As has been discussed by previous speakers, there has been a steady decline in adoption in WA, with adoption orders for only 12 unrelated children granted in 2010–11—four local and eight inter-country—and 25 known child adoptions; that is, two carers, seven step-parents and 16 adults. Those figures come from the Department for Child Protection’s annual report. We know that adoption applicants far outweigh the number of children available for adoption. This situation in WA is reflected across Australia. According to the Australian Institute of Health and Welfare, the 384 finalised adoptions in 2010–11 was the lowest annual number on record. It represented a seven per cent decline from the previous year and a 66 per cent decline from the 1 142 adoptions in 1990–91. In contrast to the dramatic decrease in the number of Australian children adopted, inter-country adoption numbers have fluctuated over the past two decades and have been the most common type of adoption since 1999–2000. However, the 215 such adoptions in 2010-11 continued a six-year pattern of decline. I believe the steady decline in adoptions for children within Australia is a good thing to the extent that it reflects society’s changing attitudes about raising children outside the traditional marriage structure. It is welcome that we have a broadened definition of what constitutes a healthy environment for a child to grow up in. I recognise that it also means we have increased the choice for women to determine their own reproductive future.

## YOUR TASKS
1 > According to the passage on adoption, how many finalised adoptions were there in Australia in 2010–11?
2 > Write the next part of the passage on adoption, starting after its final sentence.

Items from a data source:
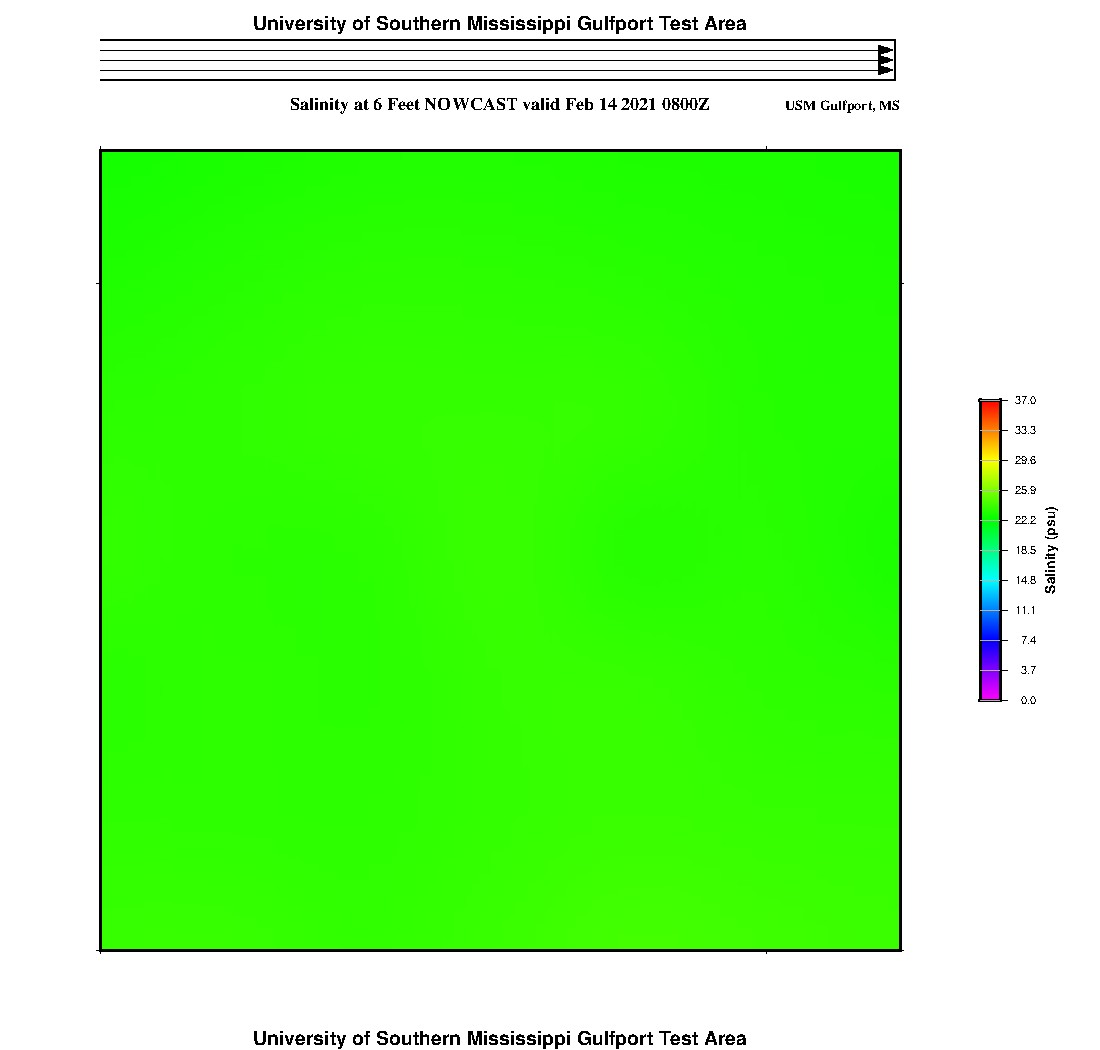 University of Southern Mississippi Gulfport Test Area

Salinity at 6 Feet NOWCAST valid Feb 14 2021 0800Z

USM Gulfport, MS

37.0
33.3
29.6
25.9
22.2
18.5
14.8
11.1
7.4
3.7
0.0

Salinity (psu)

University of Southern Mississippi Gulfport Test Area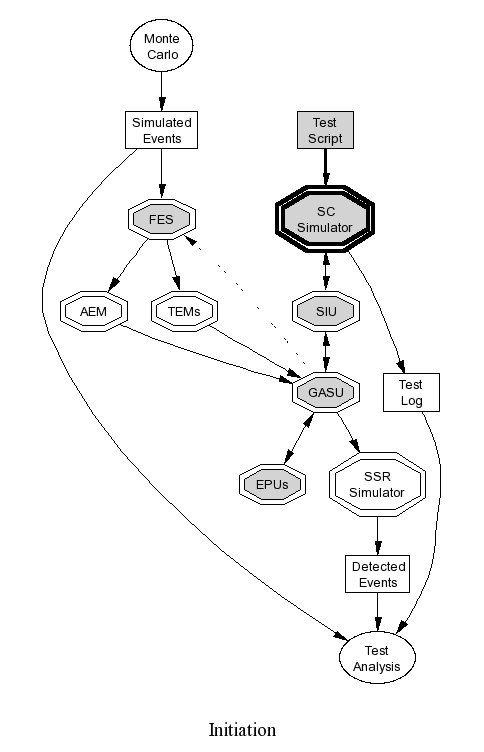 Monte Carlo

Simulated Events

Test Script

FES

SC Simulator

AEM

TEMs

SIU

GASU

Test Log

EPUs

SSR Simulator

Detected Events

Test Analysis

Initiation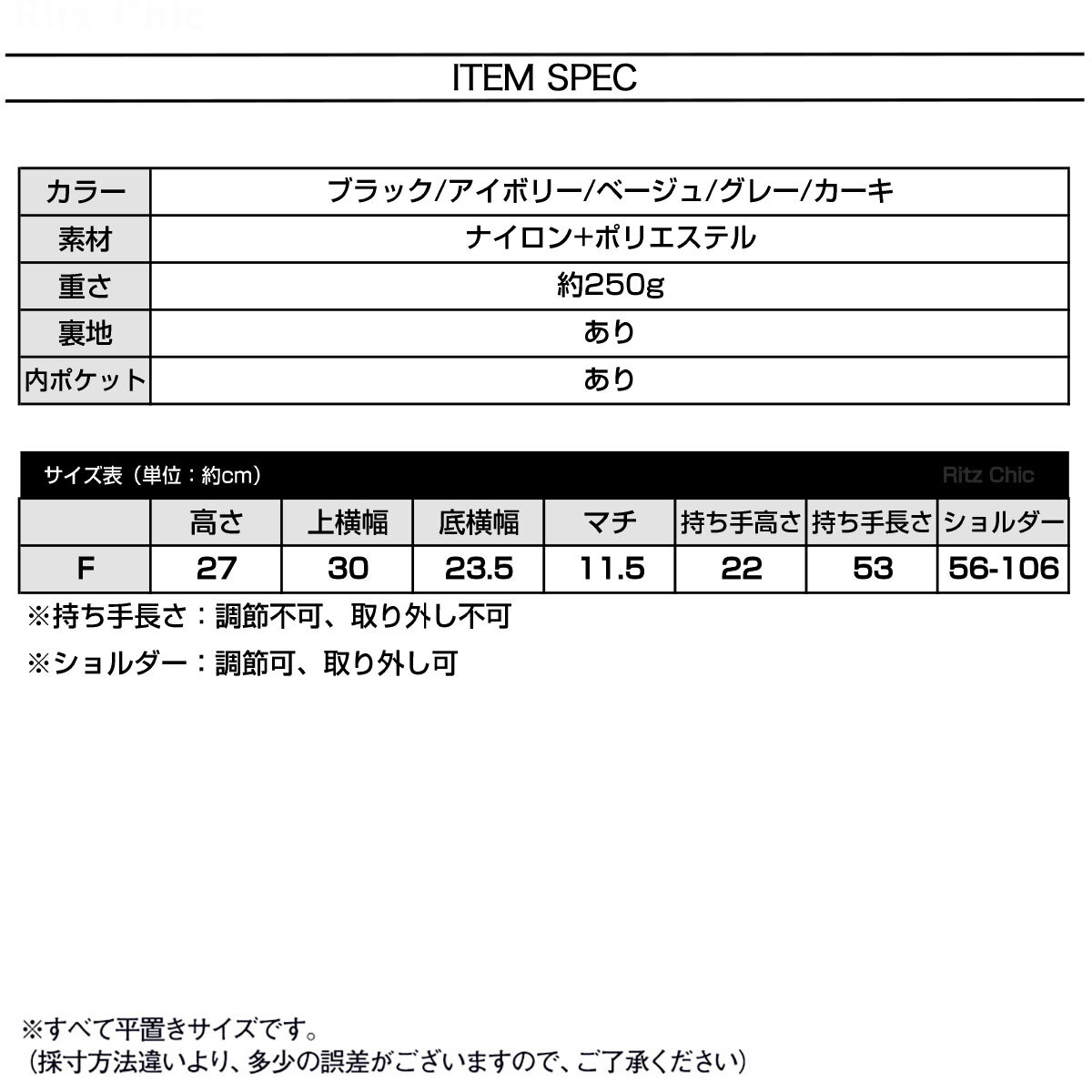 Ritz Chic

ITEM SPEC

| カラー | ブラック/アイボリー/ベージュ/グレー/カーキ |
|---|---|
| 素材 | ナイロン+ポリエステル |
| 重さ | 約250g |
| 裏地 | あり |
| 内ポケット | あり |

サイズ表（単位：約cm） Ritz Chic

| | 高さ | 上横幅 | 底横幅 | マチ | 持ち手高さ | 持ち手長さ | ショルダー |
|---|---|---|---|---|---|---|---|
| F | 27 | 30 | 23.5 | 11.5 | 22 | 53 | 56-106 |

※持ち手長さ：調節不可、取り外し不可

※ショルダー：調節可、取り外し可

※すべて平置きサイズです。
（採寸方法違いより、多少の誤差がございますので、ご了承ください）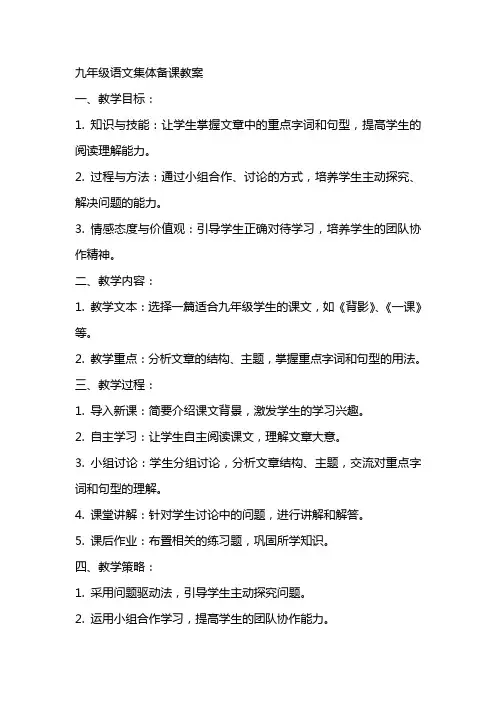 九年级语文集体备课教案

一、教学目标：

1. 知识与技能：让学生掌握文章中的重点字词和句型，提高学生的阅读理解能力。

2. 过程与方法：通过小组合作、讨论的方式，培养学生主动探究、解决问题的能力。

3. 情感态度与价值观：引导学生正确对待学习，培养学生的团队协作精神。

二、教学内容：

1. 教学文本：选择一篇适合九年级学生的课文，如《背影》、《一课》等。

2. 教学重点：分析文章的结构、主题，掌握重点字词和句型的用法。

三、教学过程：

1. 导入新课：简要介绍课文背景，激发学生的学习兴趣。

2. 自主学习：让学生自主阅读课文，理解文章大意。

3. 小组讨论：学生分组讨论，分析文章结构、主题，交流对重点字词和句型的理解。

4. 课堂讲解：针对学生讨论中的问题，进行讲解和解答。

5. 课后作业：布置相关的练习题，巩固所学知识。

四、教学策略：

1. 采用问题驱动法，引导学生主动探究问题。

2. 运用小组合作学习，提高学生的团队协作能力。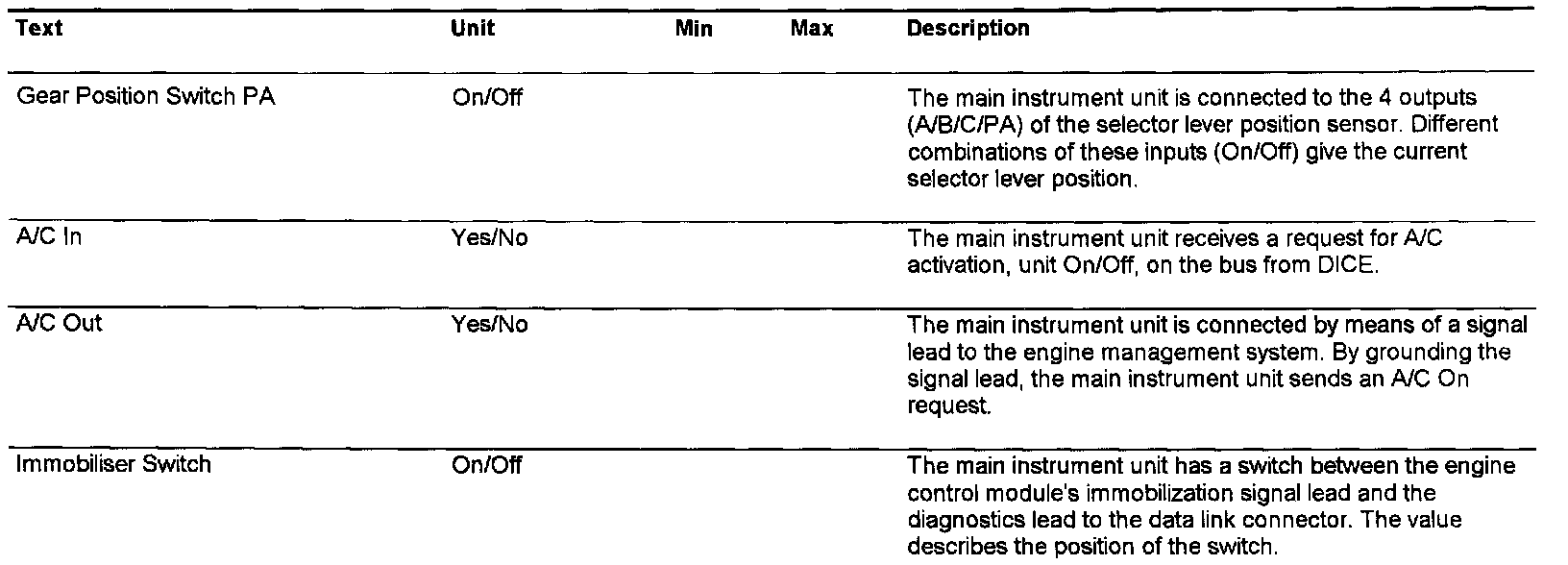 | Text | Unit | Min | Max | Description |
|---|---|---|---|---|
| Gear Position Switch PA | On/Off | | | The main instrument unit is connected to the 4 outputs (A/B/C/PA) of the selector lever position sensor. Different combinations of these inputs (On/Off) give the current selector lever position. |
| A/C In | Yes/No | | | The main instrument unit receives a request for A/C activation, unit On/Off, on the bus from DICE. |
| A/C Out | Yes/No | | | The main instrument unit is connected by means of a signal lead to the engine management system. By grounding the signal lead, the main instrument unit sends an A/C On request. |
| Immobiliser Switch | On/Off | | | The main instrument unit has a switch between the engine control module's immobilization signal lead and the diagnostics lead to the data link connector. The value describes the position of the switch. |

## WRITTEN RESPONSES
1 > There were 384 finalised adoptions in Australia in 2010–11.

2 >
I acknowledge that there are also increased levels of support for families to stay together. Of course, I still believe, though, that we have a long way to go. There is still enormous room for improvement. I am thinking particularly about the ongoing need for assistance for struggling parents, as well as better attitudes towards a range of different family types, including sole parents and same-sex-couple parents, who we know are perfectly capable of raising emotionally, intellectually and physically healthy children who are also happy and very well adjusted. Therefore, it is important that adoption legislation be regularly updated to reflect not only contemporary values, but also our increasing understanding and knowledge about early childhood development and attachment, and, importantly, the profound and lifelong implications that may arise when we do not get these things right.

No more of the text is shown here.